We have another question. If I see inappropriate behaviour from my child, should I try to stop it immediately? Or should I try to address it in a more gentle way?

Ms Liu Liu

It depends on the age of your child. I would always recommend addressing issues in a gentle way. If parents adopt a harsh approach, it becomes a punishment and may make the child feel like they are getting attention which may defeat the purpose of disincentivizing the child from the behaviour. You could talk to your child to find out why they are acting in a certain way. Your child might be acting out for attention and sometimes ignoring the behaviour can be much more effective to prevent it. If your child is acting a certain way to escape from something, you could try to figure out the source of the discomfort. So there are different options but I would always recommend parents address these sorts of issues in a more gentle way rather than harshly which may itself create additional issues.

Bizibuz host

And a final question.
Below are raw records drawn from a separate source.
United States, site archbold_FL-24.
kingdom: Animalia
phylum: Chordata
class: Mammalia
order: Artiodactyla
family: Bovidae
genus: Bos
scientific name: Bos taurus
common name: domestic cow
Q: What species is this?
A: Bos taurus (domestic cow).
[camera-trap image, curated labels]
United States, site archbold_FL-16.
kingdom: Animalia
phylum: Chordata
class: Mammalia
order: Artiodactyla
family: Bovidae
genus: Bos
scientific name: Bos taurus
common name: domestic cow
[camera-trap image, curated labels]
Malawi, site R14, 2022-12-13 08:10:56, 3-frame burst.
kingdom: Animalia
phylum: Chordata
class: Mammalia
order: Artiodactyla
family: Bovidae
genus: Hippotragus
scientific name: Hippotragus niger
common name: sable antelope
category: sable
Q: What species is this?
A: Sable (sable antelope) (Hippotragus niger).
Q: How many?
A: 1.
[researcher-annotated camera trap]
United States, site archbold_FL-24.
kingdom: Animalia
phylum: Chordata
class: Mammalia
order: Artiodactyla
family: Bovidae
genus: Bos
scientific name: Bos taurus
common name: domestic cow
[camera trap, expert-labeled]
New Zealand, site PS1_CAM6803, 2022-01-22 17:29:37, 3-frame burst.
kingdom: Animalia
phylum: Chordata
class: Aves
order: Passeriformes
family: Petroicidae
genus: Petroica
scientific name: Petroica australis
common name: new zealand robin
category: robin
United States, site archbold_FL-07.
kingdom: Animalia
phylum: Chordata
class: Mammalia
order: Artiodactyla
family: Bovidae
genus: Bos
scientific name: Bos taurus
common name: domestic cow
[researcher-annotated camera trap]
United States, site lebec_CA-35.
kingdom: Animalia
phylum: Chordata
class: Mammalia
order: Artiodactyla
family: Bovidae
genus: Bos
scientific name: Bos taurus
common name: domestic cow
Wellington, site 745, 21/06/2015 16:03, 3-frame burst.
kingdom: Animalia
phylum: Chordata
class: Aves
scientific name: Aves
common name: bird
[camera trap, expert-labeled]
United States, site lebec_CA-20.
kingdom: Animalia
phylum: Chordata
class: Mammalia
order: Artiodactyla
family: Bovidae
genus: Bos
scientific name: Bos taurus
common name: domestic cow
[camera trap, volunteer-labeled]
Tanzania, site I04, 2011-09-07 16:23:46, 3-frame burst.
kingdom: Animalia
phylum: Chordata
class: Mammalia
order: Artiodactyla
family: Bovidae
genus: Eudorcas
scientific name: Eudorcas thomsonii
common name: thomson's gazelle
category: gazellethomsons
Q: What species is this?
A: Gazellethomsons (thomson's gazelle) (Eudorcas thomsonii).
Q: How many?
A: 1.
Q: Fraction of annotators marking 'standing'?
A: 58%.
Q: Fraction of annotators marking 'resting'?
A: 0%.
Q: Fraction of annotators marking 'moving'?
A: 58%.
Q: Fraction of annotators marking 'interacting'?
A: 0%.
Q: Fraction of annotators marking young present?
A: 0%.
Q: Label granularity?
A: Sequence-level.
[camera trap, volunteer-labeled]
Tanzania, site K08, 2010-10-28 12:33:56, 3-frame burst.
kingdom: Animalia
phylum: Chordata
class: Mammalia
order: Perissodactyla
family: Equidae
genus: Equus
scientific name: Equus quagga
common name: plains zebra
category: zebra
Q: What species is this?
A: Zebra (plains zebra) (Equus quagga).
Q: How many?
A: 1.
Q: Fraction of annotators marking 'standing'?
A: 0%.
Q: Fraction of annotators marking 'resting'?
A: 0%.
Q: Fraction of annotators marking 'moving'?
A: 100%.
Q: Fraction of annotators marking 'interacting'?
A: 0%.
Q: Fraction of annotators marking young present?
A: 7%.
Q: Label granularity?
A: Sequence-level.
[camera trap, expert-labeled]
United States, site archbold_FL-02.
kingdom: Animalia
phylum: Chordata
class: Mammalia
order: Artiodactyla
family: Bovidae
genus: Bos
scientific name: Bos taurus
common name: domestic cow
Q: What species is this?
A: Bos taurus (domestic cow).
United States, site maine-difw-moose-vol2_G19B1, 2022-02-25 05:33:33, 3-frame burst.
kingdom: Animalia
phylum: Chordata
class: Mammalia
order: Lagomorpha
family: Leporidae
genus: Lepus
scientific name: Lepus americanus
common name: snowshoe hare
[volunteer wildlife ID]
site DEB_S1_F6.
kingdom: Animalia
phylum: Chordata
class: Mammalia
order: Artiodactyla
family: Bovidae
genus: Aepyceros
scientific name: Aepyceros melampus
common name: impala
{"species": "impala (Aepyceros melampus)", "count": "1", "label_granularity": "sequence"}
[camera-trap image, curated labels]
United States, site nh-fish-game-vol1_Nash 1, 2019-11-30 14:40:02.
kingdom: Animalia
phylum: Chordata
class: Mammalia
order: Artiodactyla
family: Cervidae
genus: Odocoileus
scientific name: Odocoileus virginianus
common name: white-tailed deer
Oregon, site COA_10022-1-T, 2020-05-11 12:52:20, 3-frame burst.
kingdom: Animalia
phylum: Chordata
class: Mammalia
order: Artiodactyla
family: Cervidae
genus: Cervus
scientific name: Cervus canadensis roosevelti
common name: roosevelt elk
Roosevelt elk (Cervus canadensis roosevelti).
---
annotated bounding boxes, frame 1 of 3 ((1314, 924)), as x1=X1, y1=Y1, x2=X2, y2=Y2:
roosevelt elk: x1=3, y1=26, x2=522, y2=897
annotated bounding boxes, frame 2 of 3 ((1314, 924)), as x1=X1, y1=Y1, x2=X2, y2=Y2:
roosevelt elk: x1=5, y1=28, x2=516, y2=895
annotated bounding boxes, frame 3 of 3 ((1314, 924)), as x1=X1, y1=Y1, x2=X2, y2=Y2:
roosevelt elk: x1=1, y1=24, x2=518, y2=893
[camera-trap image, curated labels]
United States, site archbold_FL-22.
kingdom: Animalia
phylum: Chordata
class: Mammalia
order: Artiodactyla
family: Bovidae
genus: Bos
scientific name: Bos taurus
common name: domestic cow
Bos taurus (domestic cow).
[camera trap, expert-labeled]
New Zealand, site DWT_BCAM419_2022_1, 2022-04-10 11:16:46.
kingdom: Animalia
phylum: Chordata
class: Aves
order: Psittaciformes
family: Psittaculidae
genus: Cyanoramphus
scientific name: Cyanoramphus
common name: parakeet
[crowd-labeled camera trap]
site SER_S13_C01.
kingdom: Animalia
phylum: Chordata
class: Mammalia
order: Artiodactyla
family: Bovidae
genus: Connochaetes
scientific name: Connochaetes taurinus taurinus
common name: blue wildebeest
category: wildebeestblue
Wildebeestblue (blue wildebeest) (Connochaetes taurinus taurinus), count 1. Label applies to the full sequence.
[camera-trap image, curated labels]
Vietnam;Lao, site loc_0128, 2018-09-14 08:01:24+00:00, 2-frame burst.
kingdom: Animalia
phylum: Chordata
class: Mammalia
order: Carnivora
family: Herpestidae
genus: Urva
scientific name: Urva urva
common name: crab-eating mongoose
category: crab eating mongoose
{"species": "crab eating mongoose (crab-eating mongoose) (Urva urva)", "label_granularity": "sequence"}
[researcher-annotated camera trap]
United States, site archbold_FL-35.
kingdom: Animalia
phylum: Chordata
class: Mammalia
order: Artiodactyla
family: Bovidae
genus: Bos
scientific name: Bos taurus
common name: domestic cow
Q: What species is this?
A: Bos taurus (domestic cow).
Do you think that these mental and behavioural issues that are popping up in children during the pandemic are going to be long lasting?

Ms Liu Liu

This comes back to the question of whether we believe children are more resilient that we give them credit for. I like to think a lot of issues are transient because if we can source the support for children that they need, they can get through it and not have it impact them for life. Stress does have an impact on brain development but my hope is that these issues are transient. And as parents, there are many ways we can support our kids through these challenging times.

Bizibuz host

Thank you so much for all the practical advice Ms Liu Liu. Your time is greatly appreciated. And thank you also to Sprout in Motion for agreeing to participate in this webinar. I hope our parents have found it useful.